Looking for a short story I probably read as part of an anthology in the early-mid 1990s.
The protagonist was a man living in the 'present', who suffers permanent pain from an injury (possibly involving diving or the water?), to the extent that he keeps a bottle of powerful painkillers next to his bed.
One day he wakes up pain-free, and finds himself in a utopian future. He meets a woman who introduces herself as the wife of the man whose body he currently inhabits. She explains that they are able to travel in time by switching minds with someone else.
The future is essentially perfect; there's no pain or disease, and people can swap bodies as needed to resolve medical issues. The protagonist sees this as effective immortality.

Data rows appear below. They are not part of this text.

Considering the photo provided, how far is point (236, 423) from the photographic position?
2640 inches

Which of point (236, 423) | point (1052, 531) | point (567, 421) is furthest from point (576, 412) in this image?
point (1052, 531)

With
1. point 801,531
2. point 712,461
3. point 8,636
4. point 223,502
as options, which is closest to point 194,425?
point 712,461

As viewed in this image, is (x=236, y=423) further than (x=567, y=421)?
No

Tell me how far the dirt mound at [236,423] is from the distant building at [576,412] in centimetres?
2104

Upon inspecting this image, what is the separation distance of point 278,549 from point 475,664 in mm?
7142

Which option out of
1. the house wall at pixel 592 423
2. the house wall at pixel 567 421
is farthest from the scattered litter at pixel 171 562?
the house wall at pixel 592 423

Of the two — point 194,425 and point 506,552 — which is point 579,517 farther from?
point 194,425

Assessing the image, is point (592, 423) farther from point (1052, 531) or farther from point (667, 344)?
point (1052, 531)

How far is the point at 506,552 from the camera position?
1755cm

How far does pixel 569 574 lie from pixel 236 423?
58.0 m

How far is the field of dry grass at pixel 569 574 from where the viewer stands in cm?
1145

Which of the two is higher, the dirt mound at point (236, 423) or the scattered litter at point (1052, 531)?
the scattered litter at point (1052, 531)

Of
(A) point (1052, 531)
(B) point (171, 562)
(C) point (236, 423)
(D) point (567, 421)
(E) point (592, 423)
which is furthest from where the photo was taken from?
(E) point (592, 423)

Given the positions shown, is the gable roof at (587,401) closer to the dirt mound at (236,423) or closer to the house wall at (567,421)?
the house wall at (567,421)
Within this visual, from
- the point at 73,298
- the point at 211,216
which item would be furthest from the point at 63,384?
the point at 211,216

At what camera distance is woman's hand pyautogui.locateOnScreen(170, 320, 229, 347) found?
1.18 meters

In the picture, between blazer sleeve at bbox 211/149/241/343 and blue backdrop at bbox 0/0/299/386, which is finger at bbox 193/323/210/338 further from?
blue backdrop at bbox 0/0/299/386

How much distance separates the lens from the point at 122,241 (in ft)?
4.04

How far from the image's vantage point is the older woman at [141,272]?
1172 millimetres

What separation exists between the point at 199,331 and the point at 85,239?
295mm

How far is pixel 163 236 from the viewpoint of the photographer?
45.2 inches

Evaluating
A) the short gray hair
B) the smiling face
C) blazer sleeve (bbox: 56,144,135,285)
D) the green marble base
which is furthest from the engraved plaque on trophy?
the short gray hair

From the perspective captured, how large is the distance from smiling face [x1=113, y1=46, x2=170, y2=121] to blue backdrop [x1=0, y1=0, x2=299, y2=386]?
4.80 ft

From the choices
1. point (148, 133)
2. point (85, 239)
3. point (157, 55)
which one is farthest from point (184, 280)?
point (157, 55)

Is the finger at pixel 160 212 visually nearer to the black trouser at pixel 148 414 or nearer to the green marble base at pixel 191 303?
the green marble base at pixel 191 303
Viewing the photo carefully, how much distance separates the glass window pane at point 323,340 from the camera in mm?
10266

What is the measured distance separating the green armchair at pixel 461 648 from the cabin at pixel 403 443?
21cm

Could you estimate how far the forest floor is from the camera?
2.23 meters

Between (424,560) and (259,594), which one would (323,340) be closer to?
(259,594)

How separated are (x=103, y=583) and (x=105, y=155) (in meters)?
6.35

He then returns to his own body, and finds the pain is all the worse and harder to deal with for his time away.
The switching keeps happening, and he finds himself falling in love with the woman and the future. She complains that her husband is becoming bitter and cruel after his trips into the past, implied to be because of the pain he is experiencing.

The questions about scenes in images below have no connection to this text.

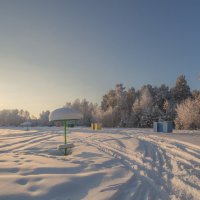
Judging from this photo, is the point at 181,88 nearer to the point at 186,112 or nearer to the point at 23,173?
the point at 186,112

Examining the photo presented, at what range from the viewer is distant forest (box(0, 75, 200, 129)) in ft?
148

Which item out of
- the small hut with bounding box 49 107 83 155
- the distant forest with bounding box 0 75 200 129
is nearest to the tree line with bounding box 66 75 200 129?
the distant forest with bounding box 0 75 200 129

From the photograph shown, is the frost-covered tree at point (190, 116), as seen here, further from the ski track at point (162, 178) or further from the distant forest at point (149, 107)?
the ski track at point (162, 178)

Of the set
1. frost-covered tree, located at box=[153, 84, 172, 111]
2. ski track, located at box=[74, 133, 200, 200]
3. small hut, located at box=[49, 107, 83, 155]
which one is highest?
frost-covered tree, located at box=[153, 84, 172, 111]

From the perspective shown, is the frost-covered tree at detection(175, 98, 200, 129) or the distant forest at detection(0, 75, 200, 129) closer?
the frost-covered tree at detection(175, 98, 200, 129)

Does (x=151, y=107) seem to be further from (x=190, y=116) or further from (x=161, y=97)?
(x=190, y=116)

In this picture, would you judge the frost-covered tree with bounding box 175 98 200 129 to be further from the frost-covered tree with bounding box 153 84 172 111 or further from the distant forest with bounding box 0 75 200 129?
the frost-covered tree with bounding box 153 84 172 111

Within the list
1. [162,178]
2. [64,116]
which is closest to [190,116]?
[64,116]

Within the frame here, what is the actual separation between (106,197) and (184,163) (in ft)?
14.3

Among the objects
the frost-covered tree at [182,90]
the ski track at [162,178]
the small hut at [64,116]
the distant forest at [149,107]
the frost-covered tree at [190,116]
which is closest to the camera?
the ski track at [162,178]

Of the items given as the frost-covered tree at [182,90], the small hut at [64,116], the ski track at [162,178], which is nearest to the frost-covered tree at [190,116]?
the frost-covered tree at [182,90]

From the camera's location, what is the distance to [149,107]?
59812 mm

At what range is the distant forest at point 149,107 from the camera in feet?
148

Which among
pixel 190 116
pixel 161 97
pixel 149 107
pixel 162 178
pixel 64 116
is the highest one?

The man plots to kill the time traveler by poisoning the pain pills, intending to kill his own body and 'trap' himself in the future.
After the next trip, however, he wakes up back in his own time but in a totally different, pain-free body. That is his last trip.
Important notes:
I think that, at the time I read this, I probably had not seen Quantum Leap. I certainly didn't make the connection to the similarity between the stories. That would suggest this was late-80s or very early-90s.
The man referred to his pain medications as "the dope" fairly frequently.
The pain was a huge element in the story. It's the pain, and the hope of being free of it, that drives most of his actions.